◆ Problem statement
What you should end up with is an exact copy of the lines from the one holding "Vintage 1976 Crochet" through the last line of the entries below, both included, and nothing else; leave every picture out.
----------------------------------------
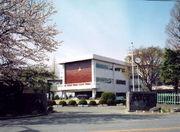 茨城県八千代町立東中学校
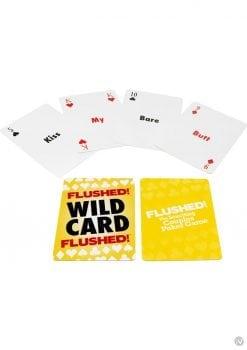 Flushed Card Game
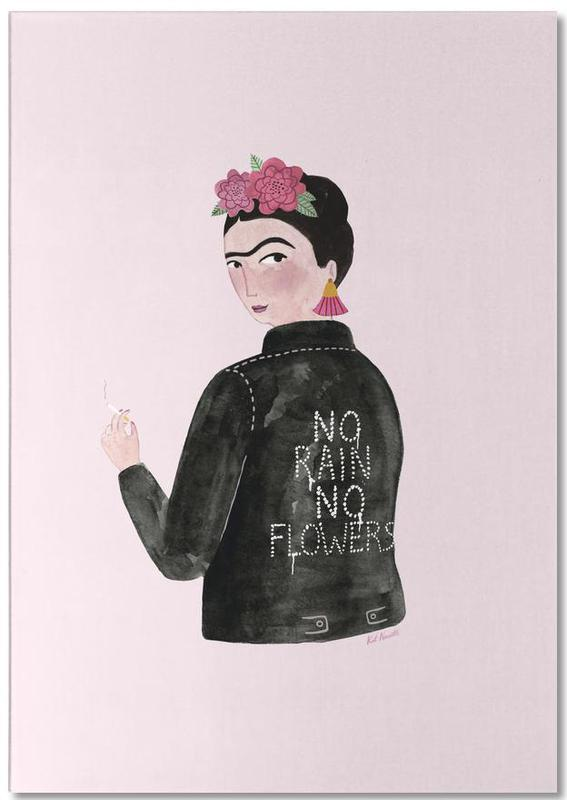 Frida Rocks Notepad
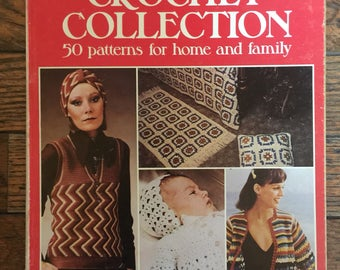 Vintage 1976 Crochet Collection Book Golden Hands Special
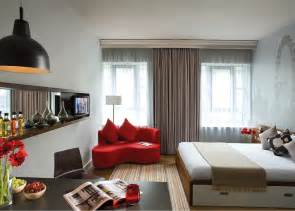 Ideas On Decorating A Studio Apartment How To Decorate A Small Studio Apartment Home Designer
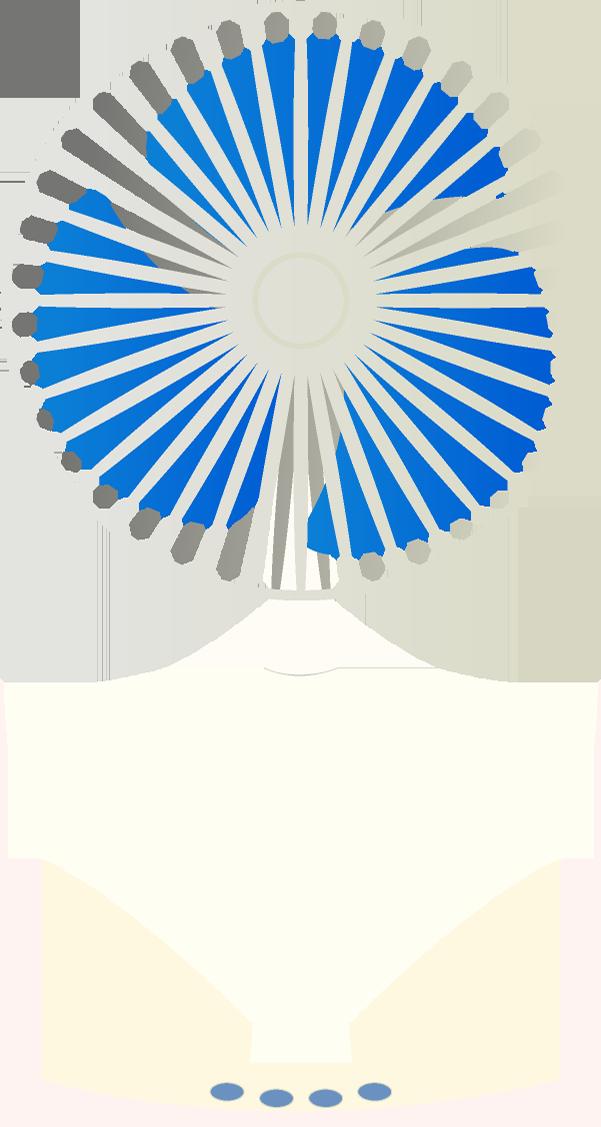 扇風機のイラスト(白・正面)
----------------------------------------
◆ Final answer
 Vintage 1976 Crochet Collection Book Golden Hands Special
 Ideas On Decorating A Studio Apartment How To Decorate A Small Studio Apartment Home Designer
 扇風機のイラスト(白・正面)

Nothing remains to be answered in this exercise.